▶ WHAT TO DO
The answer should be each line from the entries below that has the word "优秀教案" in it.

--- RECORDS FOR THIS EXERCISE ---

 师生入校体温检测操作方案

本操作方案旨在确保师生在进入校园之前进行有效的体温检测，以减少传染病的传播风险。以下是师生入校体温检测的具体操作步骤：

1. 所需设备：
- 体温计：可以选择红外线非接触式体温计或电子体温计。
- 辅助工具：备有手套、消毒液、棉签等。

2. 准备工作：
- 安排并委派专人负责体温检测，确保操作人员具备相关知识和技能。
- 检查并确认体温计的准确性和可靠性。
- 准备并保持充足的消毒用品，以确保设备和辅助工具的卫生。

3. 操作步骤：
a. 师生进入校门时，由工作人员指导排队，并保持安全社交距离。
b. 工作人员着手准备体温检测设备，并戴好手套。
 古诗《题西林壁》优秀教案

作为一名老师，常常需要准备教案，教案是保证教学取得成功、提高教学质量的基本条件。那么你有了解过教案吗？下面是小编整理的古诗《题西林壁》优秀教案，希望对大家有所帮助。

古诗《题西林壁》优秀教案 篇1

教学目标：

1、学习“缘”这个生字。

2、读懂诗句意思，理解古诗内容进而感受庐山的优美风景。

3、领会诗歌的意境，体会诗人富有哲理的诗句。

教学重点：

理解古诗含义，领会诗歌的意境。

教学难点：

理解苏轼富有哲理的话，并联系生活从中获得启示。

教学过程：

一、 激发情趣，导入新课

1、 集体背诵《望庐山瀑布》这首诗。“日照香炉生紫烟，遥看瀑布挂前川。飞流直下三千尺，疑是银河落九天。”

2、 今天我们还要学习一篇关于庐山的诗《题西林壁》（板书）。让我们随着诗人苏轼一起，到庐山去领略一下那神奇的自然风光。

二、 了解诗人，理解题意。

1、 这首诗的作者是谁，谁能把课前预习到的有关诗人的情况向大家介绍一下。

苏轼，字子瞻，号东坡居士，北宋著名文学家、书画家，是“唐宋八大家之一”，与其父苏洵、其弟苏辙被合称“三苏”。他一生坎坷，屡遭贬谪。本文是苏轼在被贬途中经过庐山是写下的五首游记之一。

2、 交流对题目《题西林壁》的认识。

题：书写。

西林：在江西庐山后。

---

▶ COMPLETED EXERCISE
 古诗《题西林壁》优秀教案
作为一名老师，常常需要准备教案，教案是保证教学取得成功、提高教学质量的基本条件。那么你有了解过教案吗？下面是小编整理的古诗《题西林壁》优秀教案，希望对大家有所帮助。
古诗《题西林壁》优秀教案 篇1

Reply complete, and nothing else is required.